Il consumo di Kombucha, bevanda fermentata dal sapore leggermente agrodolce con una punta di frizzantino, è ancora poco diffuso, almeno in Occidente. Tuttavia è recentemente balzata alle cronache scientifiche per la scoperta di nuove proprietà: ovvero la presenza di almeno 58 lieviti benefici per la salute del microbiota intestinale. Tale contenuto emerge ed è stato descritto per la prima volta in uno studio (Storage time and temperature affect microbial dynamics of yeasts and acetic acid bacteria in a kombucha beverage”) di ricercatrici italiane, del Dipartimento di Scienze Agrarie, Alimentari e Agro-ambientali dell’Università di Pisa, pubblicato sulla rivista International Journal of Food Microbiology.

La bevanda

Tè nero o verde zuccherato di base con l’aggiunta di piante aromatiche come substrato, quali erba cedrina, malva, rosa canina e menta. Sono alcuni dei possibili ingredienti che compongono il Kombucha, una bevanda ottenuta per fermentazione utilizzando una coltura simbiotica di batteri e lieviti, mai uguali a loro stessi. La popolazione di microrganismi varia, infatti, a seconda dell’origine dell’inoculo, dei substrati vegetali e delle condizioni ambientali. Dopo la fermentazione segue un processo di conservazione per preservare le proprietà della bevanda che prevede di norma una refrigerazione a 4°C.

Se la metodica era nota, non lo era altrettanto la “benefica” popolazione presente nel Kombucha: comunità microbiche diverse e dinamiche da cui è stato possibile isolare lieviti coltivabili, batteri lattici e dell’acido acetico (AAB) inoculati in coltura pura, identificati con metodi molecolari, poi valutati per le loro proprietà funzionali. I vari microrganismi sono stati tenuti sotto osservazione a una temperatura di 4°C e a temperatura ambiente per un periodo di 90 giorni, utilizzando approcci di coltura-dipendenti e indipendenti.

Le evidenze

Il monitoraggio ha permesso di rilevare che la conta totale dei lieviti non viene influenzata dalla temperatura e dal tempo di conservazione, sebbene si siano osservati cambiamenti nella composizione della comunità microbica. Ad esempio le specie Saccharomyces subirebbero una significativa riduzione dopo 45 giorni di conservazione a temperatura ambiente, scomparendo completamente dopo 90 giorni, il Dekkera anomala (Brettanomyces anomalus), che rappresenta il 52 % degli isolati di lievito, rimarrebbe invece vitale fino a 90 giorni a entrambe le temperature di conservazione, producendo livelli elevati di acidi organici ed esopolisaccaridi, di cui il sequenziamento della banda DGGE (Denaturing Gradient Gel Electrophoresis) ha confermato essere la specie più rappresentata in tutti i campioni durante la conservazione. Fra gli altri isolati di lievito più presenti nella bevanda si sono inclusi le specie Saccharomyces e Zygosaccharomyces e tra gli AAB, Gluconobacter oxydans (46%), Novacetimonas hansenii (36%) e Komagataeibacter saccharivorans (18%) rimasti invariati durante la conservazione a 4°C e fino a 20 giorni a temperatura ambiente.

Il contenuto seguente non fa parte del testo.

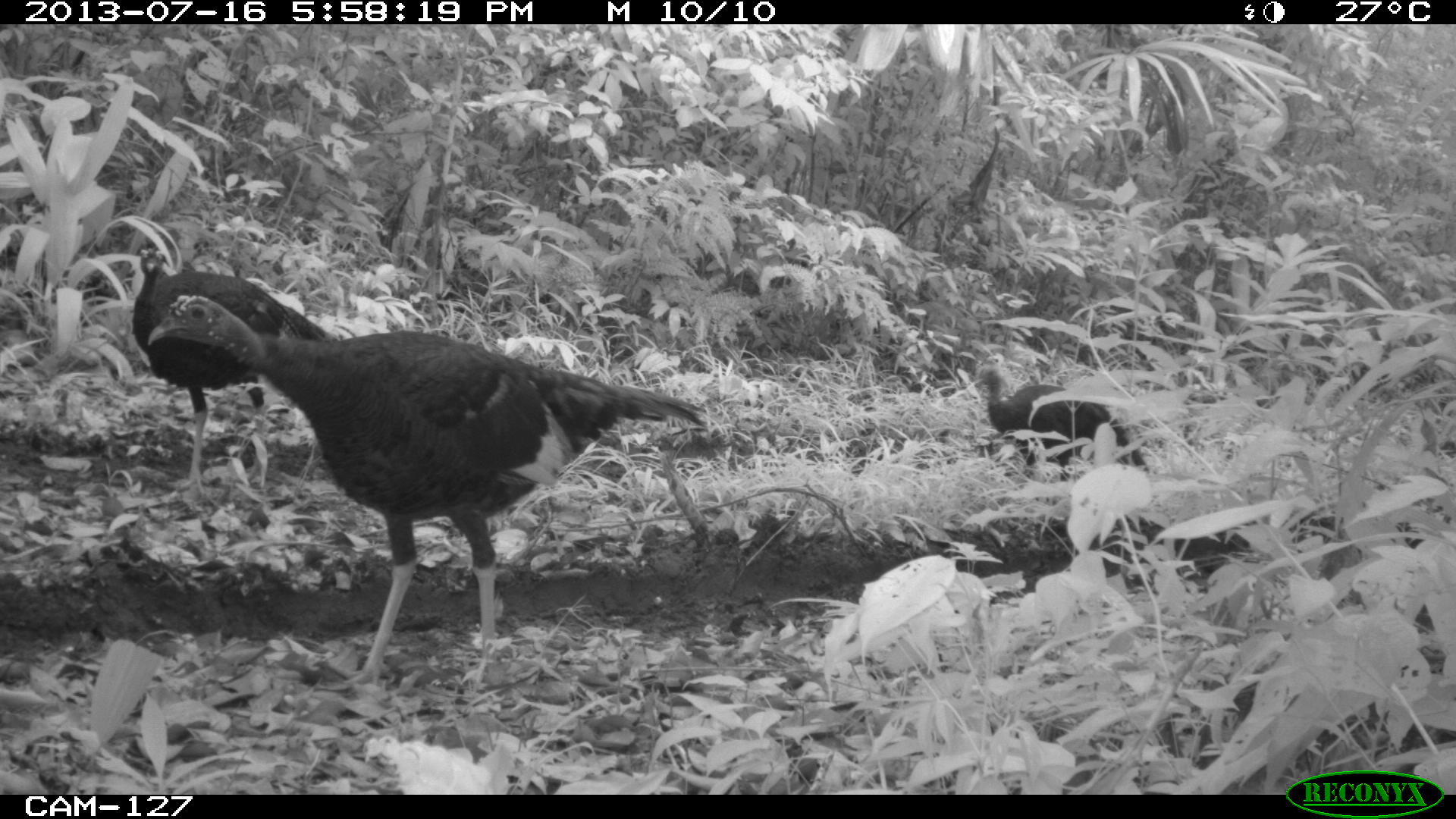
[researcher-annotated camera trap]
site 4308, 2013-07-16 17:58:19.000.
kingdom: Animalia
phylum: Chordata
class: Aves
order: Galliformes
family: Phasianidae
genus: Meleagris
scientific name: Meleagris ocellata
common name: ocellated turkey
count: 4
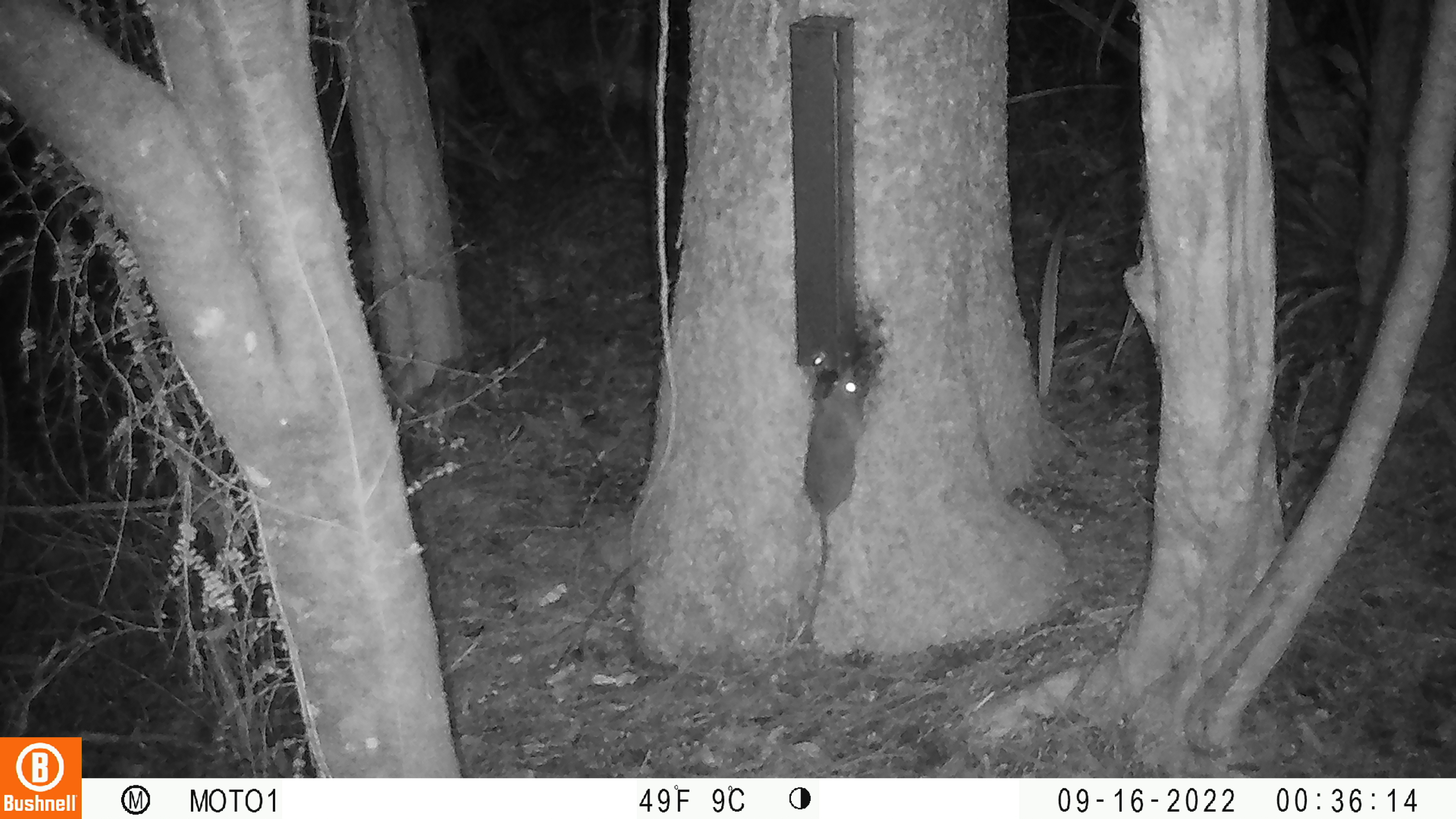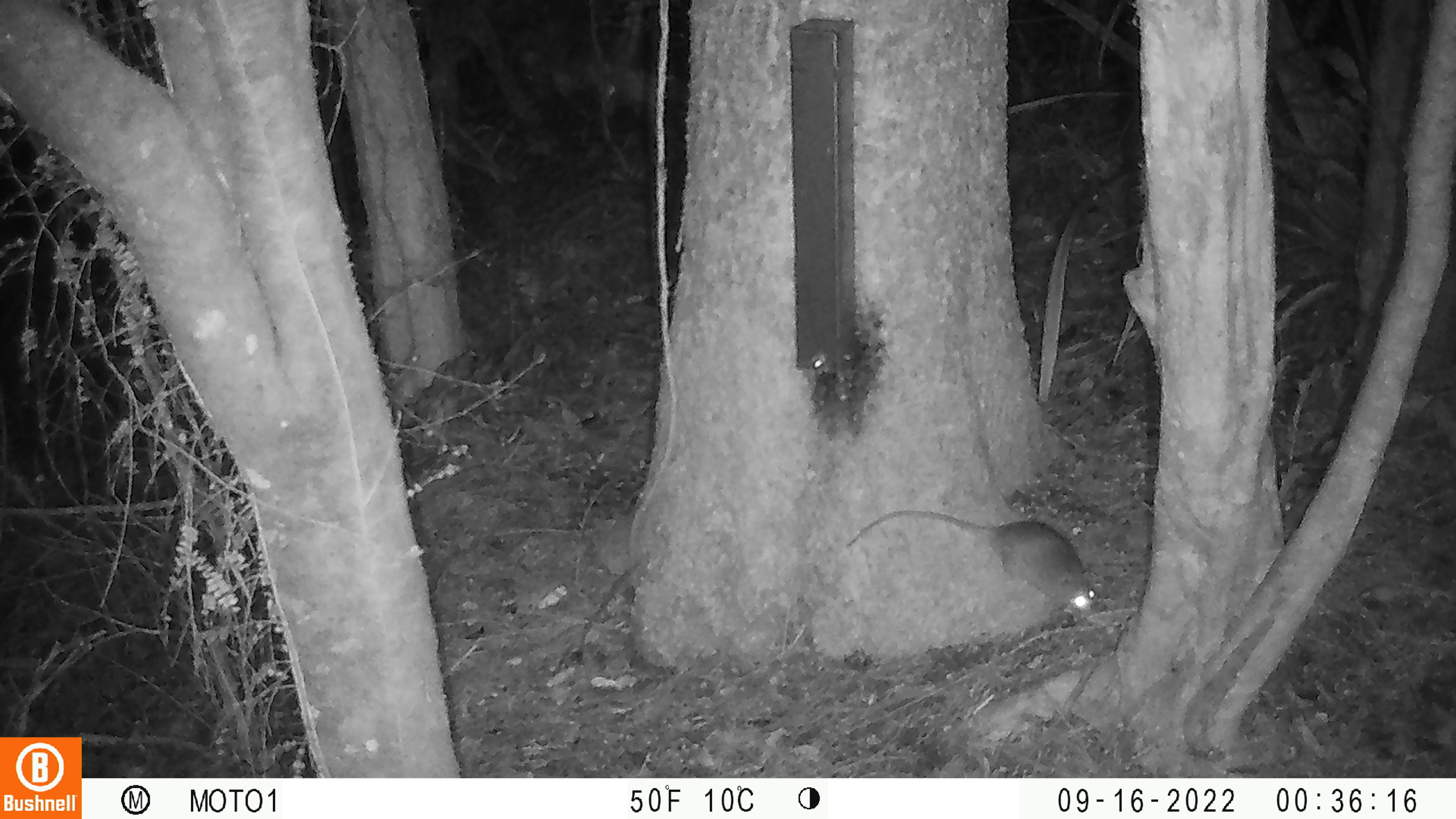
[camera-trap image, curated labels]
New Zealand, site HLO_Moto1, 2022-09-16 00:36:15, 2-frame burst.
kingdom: Animalia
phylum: Chordata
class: Mammalia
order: Rodentia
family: Muridae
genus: Rattus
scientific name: Rattus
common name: rat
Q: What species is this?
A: Rat (Rattus).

La relazione con il microbiota

Non sono microrganismi qualunque: molti dei lieviti isolati nel Kombucha sono produttori di esopolisaccaridi, molecole che svolgono funzioni importanti a livello intestinale, dunque potenzialmente capaci di migliorare la salute del microbiota. In totale i lieviti potenzialmente benefici, isolati con il sequenziamento del DNA, sarebbero 58 e proprio questo aspetto sarà al centro di ulteriori studi che intendono valutare la capacità di questi lieviti di sopravvivere nel tratto gastro-intestinale, con effetti probiotici sul microbiota intestinale.

Valore aggiunto del Kombucha: è una bevanda fermentata totalmente vegetale, pertanto adatta anche al consumo in diete vegane o da parte di soggetti intolleranti al lattosio, come alternativa al consumo di latticini fermentati, quali yogurt, kefir o altro.

Fonte:

  • Grassi A, Cristani C, Palla M, Di Giorgi R, Giovannetti M, Agnolucci M. Storage time and temperature affect microbial dynamics of yeasts and acetic acid bacteria in a kombucha beverage. Int J Food Microbiol. 2022 Dec 2;382:109934.